TASK TO CARRY OUT —
Starting with the first line and ending with the one that holds "common name: african bush elephant", retype the entries exactly.

RAW DATA: Begin

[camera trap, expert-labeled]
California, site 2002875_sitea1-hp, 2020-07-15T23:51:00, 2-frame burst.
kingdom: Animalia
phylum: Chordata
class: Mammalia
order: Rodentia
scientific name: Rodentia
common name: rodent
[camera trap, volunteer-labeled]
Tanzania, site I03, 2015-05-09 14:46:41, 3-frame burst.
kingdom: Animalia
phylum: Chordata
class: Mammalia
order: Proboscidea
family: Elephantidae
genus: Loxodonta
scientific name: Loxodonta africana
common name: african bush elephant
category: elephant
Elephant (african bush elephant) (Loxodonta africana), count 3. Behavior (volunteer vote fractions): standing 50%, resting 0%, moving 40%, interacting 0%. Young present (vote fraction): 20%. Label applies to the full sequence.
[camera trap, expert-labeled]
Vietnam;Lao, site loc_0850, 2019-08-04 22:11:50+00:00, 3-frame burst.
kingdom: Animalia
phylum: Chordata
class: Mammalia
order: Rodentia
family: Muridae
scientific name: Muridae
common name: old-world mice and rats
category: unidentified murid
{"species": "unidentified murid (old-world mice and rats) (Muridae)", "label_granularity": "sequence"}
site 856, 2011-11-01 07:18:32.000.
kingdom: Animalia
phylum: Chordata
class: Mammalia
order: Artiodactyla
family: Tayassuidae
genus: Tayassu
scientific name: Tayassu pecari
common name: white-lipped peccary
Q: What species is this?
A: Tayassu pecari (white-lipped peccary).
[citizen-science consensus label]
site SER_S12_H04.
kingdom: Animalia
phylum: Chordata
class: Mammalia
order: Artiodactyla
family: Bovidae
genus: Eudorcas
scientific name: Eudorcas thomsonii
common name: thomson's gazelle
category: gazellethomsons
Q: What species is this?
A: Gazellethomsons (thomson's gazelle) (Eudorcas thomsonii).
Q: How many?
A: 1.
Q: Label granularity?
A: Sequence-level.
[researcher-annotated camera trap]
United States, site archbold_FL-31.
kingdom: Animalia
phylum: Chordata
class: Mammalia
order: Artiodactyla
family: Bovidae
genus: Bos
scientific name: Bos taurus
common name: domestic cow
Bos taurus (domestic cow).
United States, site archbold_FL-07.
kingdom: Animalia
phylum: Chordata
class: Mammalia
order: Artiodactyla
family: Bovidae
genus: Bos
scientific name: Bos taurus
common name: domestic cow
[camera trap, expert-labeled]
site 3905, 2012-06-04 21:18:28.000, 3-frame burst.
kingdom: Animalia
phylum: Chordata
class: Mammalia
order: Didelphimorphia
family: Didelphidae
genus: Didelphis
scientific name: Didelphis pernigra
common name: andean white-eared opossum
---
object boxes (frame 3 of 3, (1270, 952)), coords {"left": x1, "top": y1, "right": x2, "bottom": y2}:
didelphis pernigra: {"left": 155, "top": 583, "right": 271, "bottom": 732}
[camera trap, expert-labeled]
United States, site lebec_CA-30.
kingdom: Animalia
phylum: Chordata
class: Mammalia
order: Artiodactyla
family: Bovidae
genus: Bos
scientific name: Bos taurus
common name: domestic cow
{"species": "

RAW DATA: End

SOLUTION BELOW —
[camera trap, expert-labeled]
California, site 2002875_sitea1-hp, 2020-07-15T23:51:00, 2-frame burst.
kingdom: Animalia
phylum: Chordata
class: Mammalia
order: Rodentia
scientific name: Rodentia
common name: rodent
[camera trap, volunteer-labeled]
Tanzania, site I03, 2015-05-09 14:46:41, 3-frame burst.
kingdom: Animalia
phylum: Chordata
class: Mammalia
order: Proboscidea
family: Elephantidae
genus: Loxodonta
scientific name: Loxodonta africana
common name: african bush elephant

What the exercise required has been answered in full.